### The Subset Assignment Problem for Data Placement in
Caches

**Abstract:**
We introduce the subset assignment problem in which items of varying sizes
are placed on a set of bins with limited capacity.
Items can be replicated and placed on any subset of the bins including
possibly the empty set. Each (item, subset) pair has an associated cost.
The goal is to minimize the total cost of assigning items to subsets
subject to the constraint that the bin capacities are not exceeded.
This problem is motivated by the design of caching systems composed of
banks of memory with varying cost/performance specifications.

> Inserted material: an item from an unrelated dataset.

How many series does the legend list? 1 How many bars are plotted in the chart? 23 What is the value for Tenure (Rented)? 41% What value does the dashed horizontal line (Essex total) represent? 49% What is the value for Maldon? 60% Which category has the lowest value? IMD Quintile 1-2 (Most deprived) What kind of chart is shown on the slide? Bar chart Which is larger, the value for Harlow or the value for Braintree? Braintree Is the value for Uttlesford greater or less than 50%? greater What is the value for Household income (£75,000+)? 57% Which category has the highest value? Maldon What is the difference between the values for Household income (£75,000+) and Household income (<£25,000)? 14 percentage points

The ability to replicate a data item in more than one memory bank can
benefit the overall performance of the system with a faster recovery time
in the event of a memory failure.
For this setting, the number n of data objects (items) is very large and
the number d of memory banks (bins) is a small constant (on the order of 3
or 4).
Therefore, the goal is to determine an optimal assignment in time that
minimizes dependence on n. The integral version of this problem is NP-hard
since it is a generalization of the knapsack problem. We focus on an
efficient solution to the LP relaxation as the number of fractionally
assigned items will be at most d. If the data objects are small with
respect to the size of the memory banks, the effect of dropping the
fractionally assigned data items will be small.
We give an algorithm that solves the LP relaxation in time
O(3^{d(d+1)} poly(d) n log(n) log(nC) log(Z)),
where Z is the maximum size of any object and C is the maximum cost for
storing an item.

Joint work with Shahram Ghandeharizadeh and Sandy Irani.